**Written problem A**
In the post about finding an ellipse's centers, why does the writer scale up all the values? Answer in one to three sentences.
**Written problem B**
In the post about finding an ellipse's centers, what value did the writer give the multiplier in their tests?
**Written problem C**
Quote the post about finding an ellipse's centers from "The solution there" up to and including "and $multiplier/r_y$ (along y-axis).".

**Selection**
────────────────────────────────────────

The solution there works well, but in Javascript the floating point calculations are not that accurate. The workaround is to "scale up" all the values so that many of the digits are before the decimal point. To do this I modified the algo mentioned below, but it is not working. It works if I set $multiplier$ to $1$. $multiplier$ is the factor which decides by how much I will be scaling up the values. In my tests I have set it to 300.

  1. Given points $P_0$, $P_1$ on the ellipse of radii $r_x$ and $r_y$. The major-axis of the ellipse makes $\alpha$ angle on x-axis. I now need to find the centers ($C_1$, $C_2$) of this ellipse (there can be two ellipses).
  2. I apply rotation transform of $-\alpha$.
  3. I then scale it by $multiplier/r_x$ (along x-axis) and $multiplier/r_y$ (along y-axis).
  4. The above transforms give a circle of radius $multiplier$.
  5. Now I find the new values of $P_0$ and $P_1$ after all these transforms. Let's call them $R_0$ and $R_1$.
  6. Both these points form a chord on the circle we got on step 4. The perpendicular bisector of that chord will pass through the circle's center. This is the point I seek.
  7. Let $c$ represent half of the length of the chord. Let $s$ be the length of the perpendicular from circle's center to the chord's mid-point. So, the relation will be $s = \sqrt{multiplier^2 - c^2}$. For brevity, let's ignore the cases where $c>=multiplier$.

────────────────────────────────────────

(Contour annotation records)
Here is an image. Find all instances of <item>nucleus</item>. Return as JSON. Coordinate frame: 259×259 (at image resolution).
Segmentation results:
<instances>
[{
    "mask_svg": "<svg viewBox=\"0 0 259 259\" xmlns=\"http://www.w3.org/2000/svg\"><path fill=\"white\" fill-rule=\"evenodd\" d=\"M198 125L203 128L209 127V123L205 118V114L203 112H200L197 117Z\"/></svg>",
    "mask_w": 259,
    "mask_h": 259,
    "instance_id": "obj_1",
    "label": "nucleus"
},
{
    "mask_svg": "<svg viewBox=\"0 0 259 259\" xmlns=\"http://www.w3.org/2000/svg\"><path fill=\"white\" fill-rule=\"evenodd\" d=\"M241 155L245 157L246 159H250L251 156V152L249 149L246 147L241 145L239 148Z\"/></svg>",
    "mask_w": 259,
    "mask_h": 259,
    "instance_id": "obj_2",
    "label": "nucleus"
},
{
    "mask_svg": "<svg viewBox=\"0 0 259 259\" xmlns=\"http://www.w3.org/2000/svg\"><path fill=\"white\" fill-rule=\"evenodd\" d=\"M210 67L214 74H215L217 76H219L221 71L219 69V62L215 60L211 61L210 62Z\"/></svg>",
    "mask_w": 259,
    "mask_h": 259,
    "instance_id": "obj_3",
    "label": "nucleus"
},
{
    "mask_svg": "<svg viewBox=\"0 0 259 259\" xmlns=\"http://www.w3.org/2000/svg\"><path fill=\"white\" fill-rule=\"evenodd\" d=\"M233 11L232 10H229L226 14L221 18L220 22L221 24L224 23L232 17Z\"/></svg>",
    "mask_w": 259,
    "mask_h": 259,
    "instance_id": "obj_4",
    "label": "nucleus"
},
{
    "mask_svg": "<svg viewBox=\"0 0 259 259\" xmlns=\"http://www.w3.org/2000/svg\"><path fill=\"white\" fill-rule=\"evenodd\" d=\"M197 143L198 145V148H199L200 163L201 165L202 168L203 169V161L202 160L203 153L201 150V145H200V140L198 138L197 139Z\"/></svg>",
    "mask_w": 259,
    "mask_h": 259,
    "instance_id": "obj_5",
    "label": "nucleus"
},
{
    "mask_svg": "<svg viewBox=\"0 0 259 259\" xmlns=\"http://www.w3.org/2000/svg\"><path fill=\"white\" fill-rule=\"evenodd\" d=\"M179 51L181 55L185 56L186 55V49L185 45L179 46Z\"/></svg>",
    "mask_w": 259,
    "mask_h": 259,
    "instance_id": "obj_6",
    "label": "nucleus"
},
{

────────────────────────────────────────

**Response A**
Floating point calculations in JavaScript aren't very accurate. Scaling up the values puts many of the digits before the decimal point, which works around that problem.

**Response B**
300.

**Response C**
The solution there works well, but in Javascript the floating point calculations are not that accurate. The workaround is to "scale up" all the values so that many of the digits are before the decimal point. To do this I modified the algo mentioned below, but it is not working. It works if I set $multiplier$ to $1$. $multiplier$ is the factor which decides by how much I will be scaling up the values. In my tests I have set it to 300.

  1. Given points $P_0$, $P_1$ on the ellipse of radii $r_x$ and $r_y$. The major-axis of the ellipse makes $\alpha$ angle on x-axis. I now need to find the centers ($C_1$, $C_2$) of this ellipse (there can be two ellipses).
  2. I apply rotation transform of $-\alpha$.
  3. I then scale it by $multiplier/r_x$ (along x-axis) and $multiplier/r_y$ (along y-axis).